第11回 「定規」


定規 ○月●日 天気 快晴 暑い

 久しぶりに復活の「楽描き」である。前回からちょっと時間が経ってしまい、その間に私の状況もすっかり様変わりしてしまったので今回は近況報告とさせて頂く。決してネタが切れた、などとはゆめゆめ思われないように。
 大学はこの春をもって無事卒業した。皆さんご存知の通り職にはありつけなかったので、このまま大学に居残っても良かったのだが(というか、本当に居残ってしまいそうになった)、ある理由によりそれはやめた。大体せっかく卒論を出したのに留年したら来年また提出し直さなくてはならない(最初から出さなければ良かったのかも知れないが、どうしてもある先生の評価が欲しかったし、その先生は4月から1年間ドイツへ行ってしまわれることが判っていたので提出せざるをえなかったのだ)。そんな面倒なことは嫌だ。あまり居残りたくなるような大学でもなかったし。

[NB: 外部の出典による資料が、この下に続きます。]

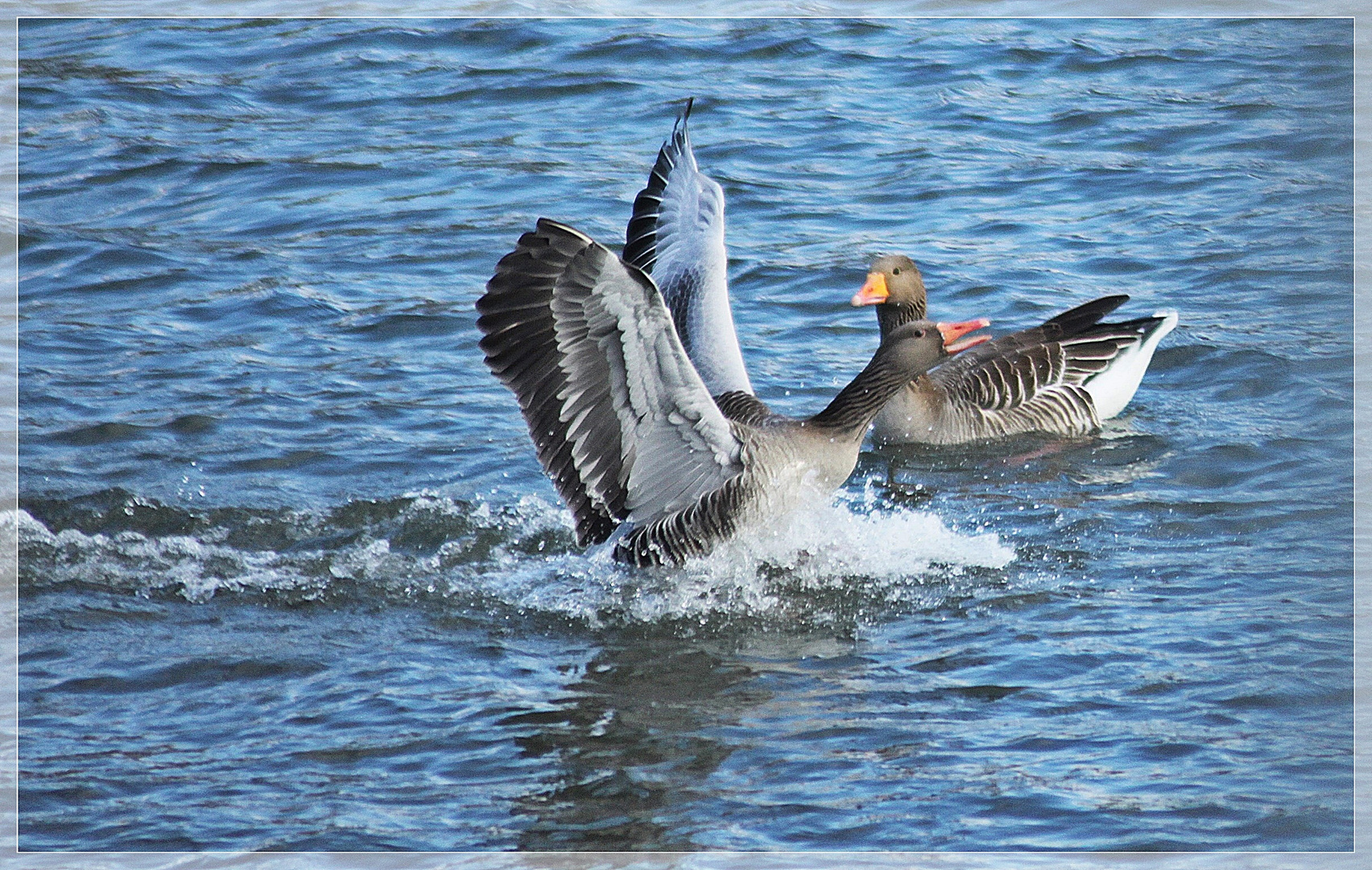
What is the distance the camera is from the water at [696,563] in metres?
4.67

 で、卒業後の現在の身分は……呆れた事にまだ学生している。別に就職浪人の学校ではなく、情報系の専門学校である(ここに行きたいってのが上に書いた大学に残らなかった理由)。そこでビデオやCGなど、デジタル映像一般を学んでいる。業務用のビデオカメラを構えて作品を創ったり、ワークステーションの前に座って3DCGを描いたり……学科の名前が「CG映像科」というだけあってCGが中心ではあるが、去年までは実写が中心の学科だったのでコンピュータの前に座りっぱなし、というわけでもない。他の学生はどう思ってるのか知らないが(何でCGやりに来たのに実写なんかやるんだ! という学生は結構いる)、とりあえず私はそういうところが凄く面白いと思っている。
 何しろ(文系の)大学とは何もかもが違う。大学の授業はある種ルーチンワーク的な部分があったが、実写の授業はかなり学生自身の判断が要求される。一日中撮影の日など、授業時間通りに進んだりしない。自分達で適当な時間に休憩を入れたり、昼食を摂ったり、逆に昼休みでも時間が無ければぶっ続けで撮影したりもする。すべて学生自身が判断しなければならない。こういった点はとても新鮮で、ヘンな事が好きな私としては毎日が実に楽しい次第である。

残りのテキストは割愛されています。